遊びに来てくれたりしないかなぁなんて思っていたけど、私が受験生だから遊ぼうなんて誘わかったんだろうな。
けど、それが何となく寂しい。
確かに受験勉強はした方がいいけど、そういうのを振り切って私を連れ出してほしかった。
まぁ、単なるわがままなんだけどね。
学校帰り。
唯先輩といつもこの道を歩いていたなぁなんて思っていたら、人混みの中に見なれた黄色いヘアピンが見えた。
「……唯先輩」
大きな荷物を見って、向かいの道路でそわそわと何かを探しているようだった。
何だろう。待ち合わせかな。
もしかして……。
「こ、恋人……かな」
ちょっと考えたくないことだったけどありえないことじゃない。
私から見ても唯先輩は魅力的だし、可愛いと思う。
その唯先輩がそわそわと人混みの中を探しているのだ。
多分、そうなんだろう。
「……」
しかし、唯先輩ったらさっきから特徴が同じような人ばかり見ているなぁ。
唯先輩の恋人ってあんな人なのかな……。
ちょっと考えてみるだけで胸がちくちくと痛む。
これ以上見ていても仕方がない。

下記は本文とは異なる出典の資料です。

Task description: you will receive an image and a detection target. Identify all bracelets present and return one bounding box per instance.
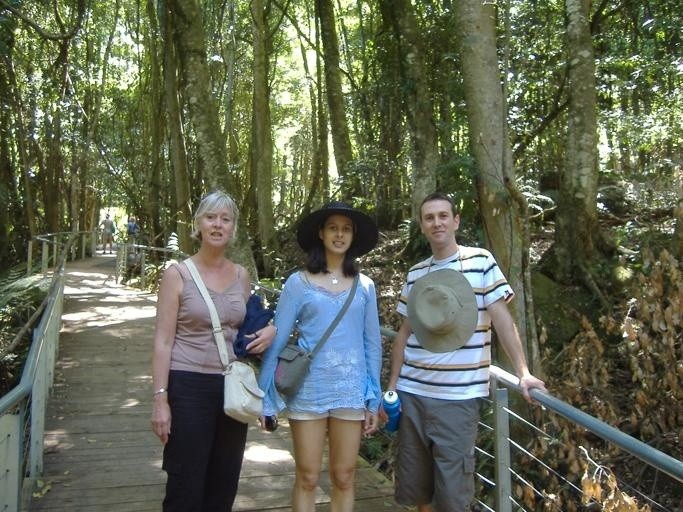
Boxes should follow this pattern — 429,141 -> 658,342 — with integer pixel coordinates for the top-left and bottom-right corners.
153,389 -> 168,396
276,328 -> 278,334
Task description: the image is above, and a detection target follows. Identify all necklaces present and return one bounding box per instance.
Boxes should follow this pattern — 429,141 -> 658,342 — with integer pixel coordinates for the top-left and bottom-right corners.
328,272 -> 342,284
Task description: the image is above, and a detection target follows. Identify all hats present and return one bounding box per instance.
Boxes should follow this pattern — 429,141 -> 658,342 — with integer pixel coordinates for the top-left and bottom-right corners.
297,203 -> 379,257
407,268 -> 479,352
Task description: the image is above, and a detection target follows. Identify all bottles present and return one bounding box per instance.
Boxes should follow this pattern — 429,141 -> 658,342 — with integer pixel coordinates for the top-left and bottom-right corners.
382,390 -> 401,432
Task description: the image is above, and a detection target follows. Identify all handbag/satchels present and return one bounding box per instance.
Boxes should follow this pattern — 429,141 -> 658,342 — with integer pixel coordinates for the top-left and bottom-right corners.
274,343 -> 313,395
223,361 -> 266,425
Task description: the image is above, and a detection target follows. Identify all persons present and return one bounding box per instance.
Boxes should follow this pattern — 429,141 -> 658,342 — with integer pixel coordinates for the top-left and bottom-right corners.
378,196 -> 549,512
151,191 -> 277,512
126,217 -> 140,240
255,201 -> 382,512
96,214 -> 114,254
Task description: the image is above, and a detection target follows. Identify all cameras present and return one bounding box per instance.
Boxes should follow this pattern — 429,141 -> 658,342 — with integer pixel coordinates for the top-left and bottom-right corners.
265,415 -> 279,431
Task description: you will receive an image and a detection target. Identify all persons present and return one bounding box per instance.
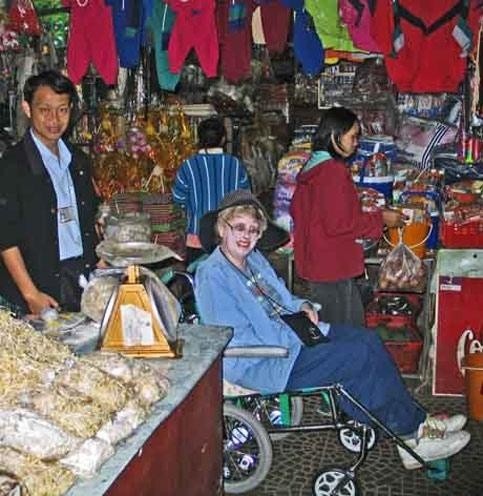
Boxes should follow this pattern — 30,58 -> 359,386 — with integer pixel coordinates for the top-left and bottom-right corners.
288,106 -> 407,329
0,70 -> 103,315
171,118 -> 251,266
193,191 -> 472,470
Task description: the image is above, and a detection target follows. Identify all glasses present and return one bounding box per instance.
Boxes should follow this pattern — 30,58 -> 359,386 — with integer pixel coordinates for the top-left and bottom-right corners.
222,219 -> 261,238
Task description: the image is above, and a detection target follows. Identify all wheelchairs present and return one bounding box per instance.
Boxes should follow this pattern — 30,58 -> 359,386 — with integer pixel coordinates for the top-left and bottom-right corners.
160,252 -> 450,496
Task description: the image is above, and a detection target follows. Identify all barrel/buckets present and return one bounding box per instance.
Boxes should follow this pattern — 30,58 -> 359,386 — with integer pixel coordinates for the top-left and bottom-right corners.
354,153 -> 395,205
462,354 -> 483,422
381,214 -> 434,257
392,191 -> 440,250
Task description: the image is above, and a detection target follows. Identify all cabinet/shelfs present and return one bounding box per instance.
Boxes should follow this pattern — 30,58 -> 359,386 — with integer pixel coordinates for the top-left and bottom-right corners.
105,355 -> 223,491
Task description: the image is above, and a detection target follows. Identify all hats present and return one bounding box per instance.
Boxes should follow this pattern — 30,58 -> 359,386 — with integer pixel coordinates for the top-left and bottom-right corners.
199,189 -> 291,254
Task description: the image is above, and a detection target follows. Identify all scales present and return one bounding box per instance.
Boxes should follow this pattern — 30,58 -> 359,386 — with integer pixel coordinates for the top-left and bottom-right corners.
95,241 -> 185,359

私は帰ろうとした。
けど、その時に唯先輩と目が合ってしまった。
「……っ!」
その瞬間、ぱあぁなんて効果音がしそうな勢いで唯先輩が笑顔になった。
そして、信号が青に変わると重そうな荷物を持って横断歩道を駆けて来る。
そんな……。嘘だ。嘘……。
でも、それは嘘でも何でもなくて唯先輩が一直線に私の胸へと飛び込んできた。
「あっずにゃああぁん! やっと見つけたよ!」
もう何年も会っていないかのように、感情のまま私のことを抱きしめてきた。
あんなにそわそわして探していた人って……、私だったの?
「通学路で待っていたら会えると思ってたんだぁ!」
「ゆ、唯先輩……! どうしたんですか?」
「もうすぐゴールデンウィークでしょ? だから帰って来たんだよ!」
それを聞きながら、唯先輩のぬくもりが本当に久しぶりに感じられた。
まだ、そんなに経っていないはずなのに。
「でも、ゴールデンウィークはゆっくりするって……」
「
あずにゃんのこと驚かそうと思ってね。みんなも帰ってきてるよ」
嬉しそうに話す唯先輩だけど、さすがに走ったのが効いたのかどさりと荷物を地面に落した。
「はぁ……、疲れた」
「こんなに大きな荷物を持って大変だったでしょ? 家に帰ってからでもよかったのに」
「だめだよ。一刻も早くあずにゃんに会いたかったんだもん」
「……っ」
まったくこの人は、恥ずかしいことをぺらぺらと何の臆面もなく言ってくれる。
けど、それが嬉しくて、私の体を導火線のように走っていく。
ぞくぞくして、ふわっとして、よくわからなくなっていく。
ただ、それが”すごく嬉しい”ということはわかる。
「久しぶりのあずにゃん分補給~」
「わっ! ちょっとこんな所で……」
「ずっと会えなくて寂しかったよ、あずにゃ~ん」
「もう……。しょうがないですね」
とかいいつつも、こうやって私のことを抱きしめてくれるのは本当は嬉しい。
ちょっと場所は考えてほしいけど……。
「あずにゃん、ネコさんみたいだね」
「な、何言っているんですか!」
「ほ~れ、よしよし」
「に、にゃーお……」
だ、だめだ。力が抜けていく……。
本当に飼いならされたネコみたいだ……。
「ねぇ、明日は暇かな?」
「はい、暇ですけど……」
「じゃあ、学校で久しぶりに演奏しようよ」
「本当ですか!?」
「うん! 新生軽音部も見たいし、後輩を紹介してよ」
「いいですよ」
「楽しみだなー」
よっと荷物を抱えると、唯先輩と一緒に歩く。
「ねぇ、
これからうちに来ない?」
「えっ?」
「久しぶりに会ったから話したいことがいっぱいあるんだ。だめ?」
ニコニコしながら私の手を握って、行こう? って見つめてくる。
もう……。そんな優しい目で言うなんて卑怯ですよ。
ついていくしかないじゃないですか。
「……行きます」
「よぅし! じゃあ我が家へれっつごー!」
手をつないで唯先輩の家に向かう。
ちょっと恥ずかしかったけど、心のどこかで安心していて離せなかった。
この手を離すと、本当にバラバラになっちゃうのかなって不安になって、怖くなって……。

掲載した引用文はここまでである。